Indigenous People, Indigenous Knowledge: Working Definitions

Since the epistemological revolution of the 17th century, legitimate knowledge in the Western world has been associated with the process of passing scientific muster. That is, knowledge is understood as that which carries the attributes of incontrovertibility (although at times probabilistic rather than absolute), objectivity, rationality, testability, and finally, the bedrock of positivist legitimacy, replicability or verifiability. Verifiability and replicability imply that not only may something be known, but that the method(s) of discovery must also be known, and further, that the "knowledge" must contain the element of explanation. We should know the causal - or at least the correlational-relations associated with that which is "known."

Minimally, any proposed link between phenomena and knowledge should rest on a testable hypothesis, and the requirement for testable hypothesis partly defines the quality or type of explanation that is acceptable.

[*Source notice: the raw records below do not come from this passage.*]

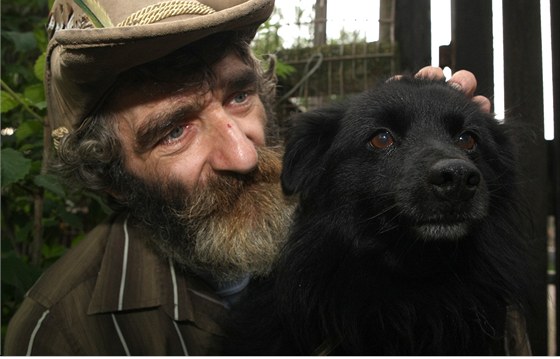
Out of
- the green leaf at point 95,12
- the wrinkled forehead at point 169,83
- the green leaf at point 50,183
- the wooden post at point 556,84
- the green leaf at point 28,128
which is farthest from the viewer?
the green leaf at point 28,128

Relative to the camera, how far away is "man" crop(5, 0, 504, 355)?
219cm

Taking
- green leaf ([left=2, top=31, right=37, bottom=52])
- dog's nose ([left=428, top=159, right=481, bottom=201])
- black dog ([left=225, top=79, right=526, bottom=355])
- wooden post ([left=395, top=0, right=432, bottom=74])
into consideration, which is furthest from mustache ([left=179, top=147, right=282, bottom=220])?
green leaf ([left=2, top=31, right=37, bottom=52])

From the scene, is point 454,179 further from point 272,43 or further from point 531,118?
point 272,43

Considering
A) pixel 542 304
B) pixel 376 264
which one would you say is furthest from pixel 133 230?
pixel 542 304

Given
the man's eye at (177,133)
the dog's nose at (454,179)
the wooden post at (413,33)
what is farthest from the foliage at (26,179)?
the dog's nose at (454,179)

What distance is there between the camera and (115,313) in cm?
225

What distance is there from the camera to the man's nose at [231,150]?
2193 mm

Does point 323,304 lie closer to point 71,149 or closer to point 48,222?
point 71,149

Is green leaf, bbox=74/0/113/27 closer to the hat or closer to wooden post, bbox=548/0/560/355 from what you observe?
the hat

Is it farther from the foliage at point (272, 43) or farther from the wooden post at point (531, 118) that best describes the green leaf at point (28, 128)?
the wooden post at point (531, 118)

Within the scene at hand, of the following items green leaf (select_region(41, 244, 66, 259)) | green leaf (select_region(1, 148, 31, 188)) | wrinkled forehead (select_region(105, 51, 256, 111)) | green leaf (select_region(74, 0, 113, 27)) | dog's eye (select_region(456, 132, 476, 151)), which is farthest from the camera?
green leaf (select_region(41, 244, 66, 259))

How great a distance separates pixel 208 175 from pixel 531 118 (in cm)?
110

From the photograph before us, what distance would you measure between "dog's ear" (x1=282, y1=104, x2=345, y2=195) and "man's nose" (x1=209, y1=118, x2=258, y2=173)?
167 millimetres

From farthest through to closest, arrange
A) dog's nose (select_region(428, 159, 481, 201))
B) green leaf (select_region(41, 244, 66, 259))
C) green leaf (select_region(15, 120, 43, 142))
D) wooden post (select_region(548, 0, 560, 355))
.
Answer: green leaf (select_region(41, 244, 66, 259)) < green leaf (select_region(15, 120, 43, 142)) < wooden post (select_region(548, 0, 560, 355)) < dog's nose (select_region(428, 159, 481, 201))
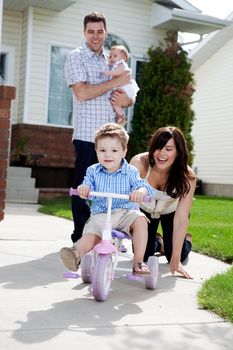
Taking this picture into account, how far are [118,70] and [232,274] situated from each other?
1949 mm

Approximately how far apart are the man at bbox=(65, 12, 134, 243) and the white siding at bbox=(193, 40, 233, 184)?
12213 millimetres

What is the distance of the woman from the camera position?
450 cm

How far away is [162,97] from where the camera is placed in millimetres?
13328

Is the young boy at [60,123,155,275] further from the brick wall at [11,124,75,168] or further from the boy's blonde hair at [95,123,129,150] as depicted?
the brick wall at [11,124,75,168]

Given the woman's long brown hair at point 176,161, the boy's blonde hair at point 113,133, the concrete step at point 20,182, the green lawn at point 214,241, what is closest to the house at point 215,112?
the green lawn at point 214,241

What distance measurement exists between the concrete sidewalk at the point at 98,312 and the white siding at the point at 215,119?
12576 mm

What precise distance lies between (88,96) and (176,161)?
999mm

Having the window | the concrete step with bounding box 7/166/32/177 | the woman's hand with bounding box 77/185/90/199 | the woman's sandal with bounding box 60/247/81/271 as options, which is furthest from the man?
the window

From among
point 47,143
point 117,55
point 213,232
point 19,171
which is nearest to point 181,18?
point 47,143

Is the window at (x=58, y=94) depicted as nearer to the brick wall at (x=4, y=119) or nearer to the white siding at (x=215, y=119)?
the white siding at (x=215, y=119)

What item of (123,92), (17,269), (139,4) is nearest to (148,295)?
(17,269)

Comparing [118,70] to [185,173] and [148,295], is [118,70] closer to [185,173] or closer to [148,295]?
[185,173]

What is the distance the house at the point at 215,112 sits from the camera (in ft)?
57.1

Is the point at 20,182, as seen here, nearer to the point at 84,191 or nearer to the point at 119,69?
the point at 119,69
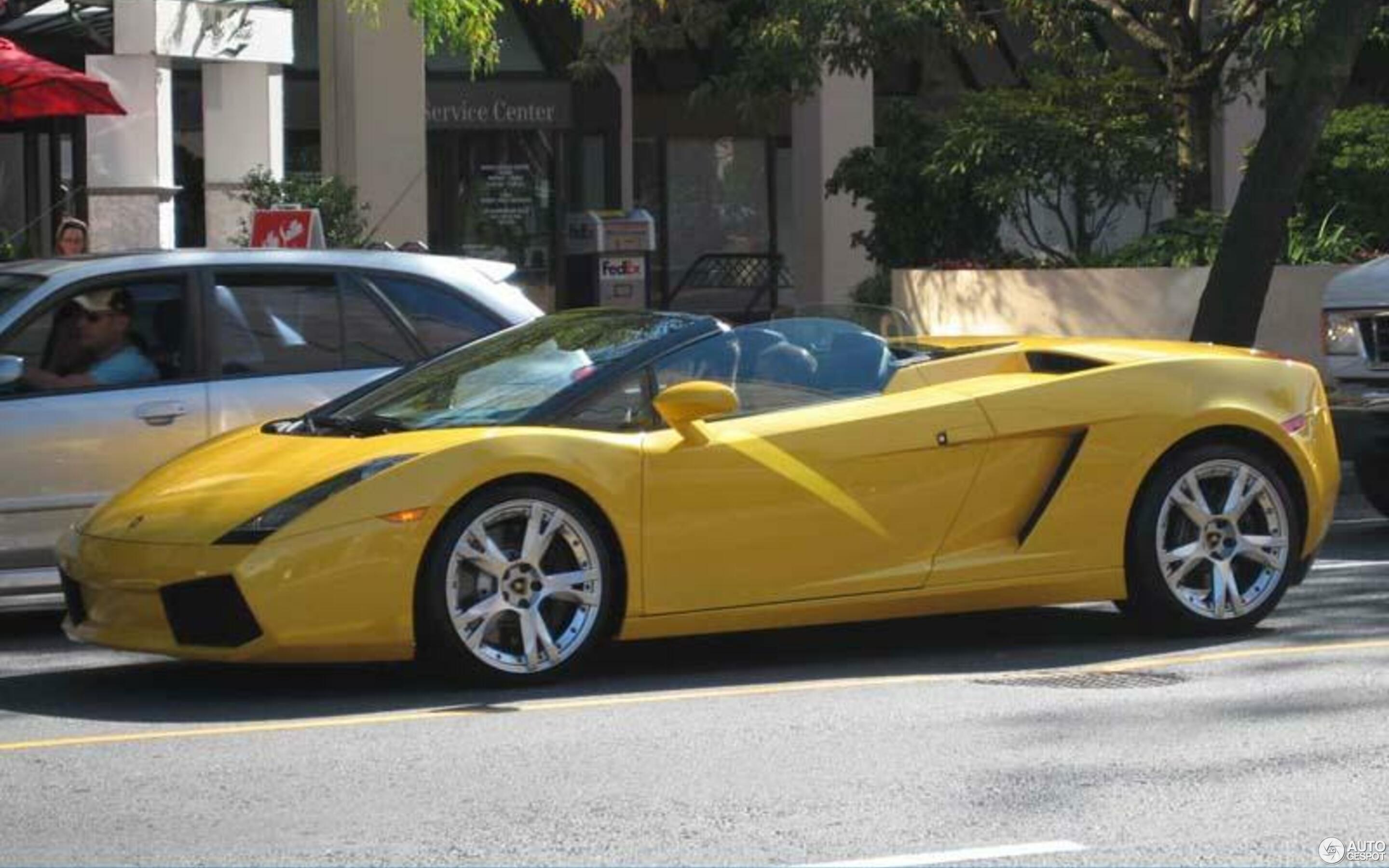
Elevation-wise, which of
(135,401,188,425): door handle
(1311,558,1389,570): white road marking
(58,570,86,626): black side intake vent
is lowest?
(1311,558,1389,570): white road marking

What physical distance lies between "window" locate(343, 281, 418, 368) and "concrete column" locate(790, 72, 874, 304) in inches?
646

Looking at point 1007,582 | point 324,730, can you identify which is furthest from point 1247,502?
point 324,730

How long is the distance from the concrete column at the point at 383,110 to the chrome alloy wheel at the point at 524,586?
54.9 feet

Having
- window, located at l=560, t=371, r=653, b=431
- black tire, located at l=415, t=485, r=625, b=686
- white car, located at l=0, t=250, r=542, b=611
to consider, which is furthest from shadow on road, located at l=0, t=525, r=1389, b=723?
window, located at l=560, t=371, r=653, b=431

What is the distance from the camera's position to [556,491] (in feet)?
26.0

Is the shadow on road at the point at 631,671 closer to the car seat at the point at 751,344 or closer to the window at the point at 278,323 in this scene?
the car seat at the point at 751,344

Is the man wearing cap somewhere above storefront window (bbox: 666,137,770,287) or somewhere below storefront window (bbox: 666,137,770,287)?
below

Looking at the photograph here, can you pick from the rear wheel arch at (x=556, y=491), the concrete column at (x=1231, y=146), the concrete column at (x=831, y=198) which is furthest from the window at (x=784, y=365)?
the concrete column at (x=1231, y=146)

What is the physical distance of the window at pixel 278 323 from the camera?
388 inches

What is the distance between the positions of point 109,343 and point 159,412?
15.1 inches

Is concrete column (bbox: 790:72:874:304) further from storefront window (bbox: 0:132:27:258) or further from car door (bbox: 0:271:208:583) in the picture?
car door (bbox: 0:271:208:583)

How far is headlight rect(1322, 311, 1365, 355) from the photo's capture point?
12336 millimetres

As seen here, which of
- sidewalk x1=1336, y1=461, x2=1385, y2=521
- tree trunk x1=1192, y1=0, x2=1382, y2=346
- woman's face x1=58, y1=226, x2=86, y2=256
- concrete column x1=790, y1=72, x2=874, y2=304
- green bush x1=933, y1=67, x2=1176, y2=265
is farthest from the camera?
concrete column x1=790, y1=72, x2=874, y2=304

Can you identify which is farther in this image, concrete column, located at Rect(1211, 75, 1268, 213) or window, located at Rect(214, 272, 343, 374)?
concrete column, located at Rect(1211, 75, 1268, 213)
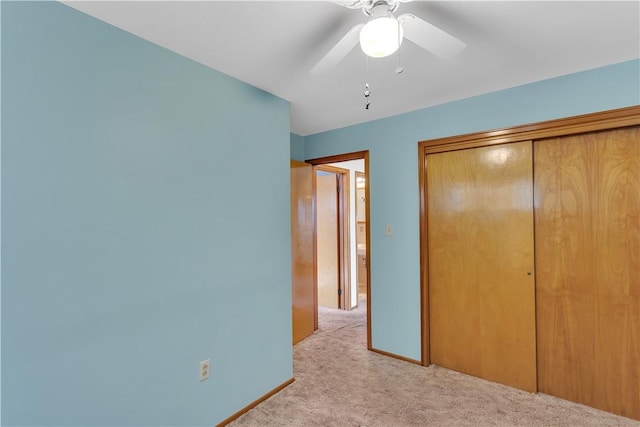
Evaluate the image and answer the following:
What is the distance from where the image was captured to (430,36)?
125 cm

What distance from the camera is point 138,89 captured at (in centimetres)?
157

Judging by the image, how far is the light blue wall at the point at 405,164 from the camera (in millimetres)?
2201

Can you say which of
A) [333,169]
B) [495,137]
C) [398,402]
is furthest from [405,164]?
[398,402]

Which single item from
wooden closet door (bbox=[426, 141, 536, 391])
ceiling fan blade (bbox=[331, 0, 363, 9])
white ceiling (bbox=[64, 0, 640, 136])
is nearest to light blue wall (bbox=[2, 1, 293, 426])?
white ceiling (bbox=[64, 0, 640, 136])

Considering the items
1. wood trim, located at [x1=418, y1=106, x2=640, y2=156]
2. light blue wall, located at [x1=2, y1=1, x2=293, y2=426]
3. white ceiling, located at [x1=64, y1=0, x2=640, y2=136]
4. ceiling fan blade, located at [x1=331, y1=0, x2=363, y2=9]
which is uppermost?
white ceiling, located at [x1=64, y1=0, x2=640, y2=136]

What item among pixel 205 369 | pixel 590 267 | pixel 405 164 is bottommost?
pixel 205 369

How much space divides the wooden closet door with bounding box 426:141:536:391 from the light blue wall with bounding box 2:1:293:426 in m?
1.49

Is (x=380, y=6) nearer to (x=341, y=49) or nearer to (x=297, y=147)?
(x=341, y=49)

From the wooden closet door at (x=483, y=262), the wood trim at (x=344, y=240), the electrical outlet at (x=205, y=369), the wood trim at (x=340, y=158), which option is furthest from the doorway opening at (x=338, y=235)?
the electrical outlet at (x=205, y=369)

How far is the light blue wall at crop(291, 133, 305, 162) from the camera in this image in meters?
3.40

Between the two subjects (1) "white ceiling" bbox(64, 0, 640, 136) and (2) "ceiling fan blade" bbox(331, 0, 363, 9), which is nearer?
(2) "ceiling fan blade" bbox(331, 0, 363, 9)

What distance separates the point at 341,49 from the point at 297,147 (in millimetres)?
2145

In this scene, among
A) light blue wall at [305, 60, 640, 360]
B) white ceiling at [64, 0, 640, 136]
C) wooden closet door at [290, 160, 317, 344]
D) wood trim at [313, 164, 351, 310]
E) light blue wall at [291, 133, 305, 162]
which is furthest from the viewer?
wood trim at [313, 164, 351, 310]

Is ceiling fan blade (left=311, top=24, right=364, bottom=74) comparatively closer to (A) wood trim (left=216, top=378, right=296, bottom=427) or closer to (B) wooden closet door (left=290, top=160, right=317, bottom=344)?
(B) wooden closet door (left=290, top=160, right=317, bottom=344)
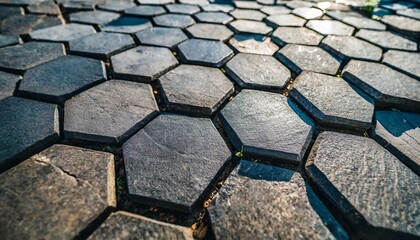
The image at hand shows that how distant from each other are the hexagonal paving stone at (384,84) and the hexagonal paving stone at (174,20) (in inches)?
53.2

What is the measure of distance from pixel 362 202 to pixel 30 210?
1029mm

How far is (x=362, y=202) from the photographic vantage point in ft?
2.41

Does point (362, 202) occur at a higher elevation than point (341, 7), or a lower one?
lower

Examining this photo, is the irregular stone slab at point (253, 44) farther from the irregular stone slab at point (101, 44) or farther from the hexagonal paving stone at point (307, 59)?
the irregular stone slab at point (101, 44)

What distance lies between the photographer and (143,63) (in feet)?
4.68

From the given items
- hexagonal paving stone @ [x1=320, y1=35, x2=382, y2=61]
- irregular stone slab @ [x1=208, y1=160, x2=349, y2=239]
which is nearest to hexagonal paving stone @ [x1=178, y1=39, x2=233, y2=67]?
hexagonal paving stone @ [x1=320, y1=35, x2=382, y2=61]

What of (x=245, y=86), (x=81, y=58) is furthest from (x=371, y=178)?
(x=81, y=58)

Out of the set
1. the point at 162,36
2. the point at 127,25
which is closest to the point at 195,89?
the point at 162,36

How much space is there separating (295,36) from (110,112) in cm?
155

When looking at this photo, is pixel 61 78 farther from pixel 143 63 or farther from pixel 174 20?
pixel 174 20

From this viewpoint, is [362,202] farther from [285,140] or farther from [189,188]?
[189,188]

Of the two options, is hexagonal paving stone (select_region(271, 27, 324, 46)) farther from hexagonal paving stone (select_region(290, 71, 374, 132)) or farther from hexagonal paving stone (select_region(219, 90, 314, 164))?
hexagonal paving stone (select_region(219, 90, 314, 164))

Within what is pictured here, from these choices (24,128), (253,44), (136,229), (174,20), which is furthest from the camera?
(174,20)

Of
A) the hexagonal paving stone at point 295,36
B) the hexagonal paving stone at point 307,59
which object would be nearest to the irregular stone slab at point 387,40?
the hexagonal paving stone at point 295,36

A "spiritual" healer may explain a persistent headache not as resulting from physiological phenomena but from neglect of an ancestor. The plausibility of this explanation rests on intuitive understanding within the symbolic structure of the healer's culture. A scientific explanation, however, must be demonstrable outside of any unique symbolic structure; it must have universality under specified empirical methodological conditions independent of the practitioner's belief.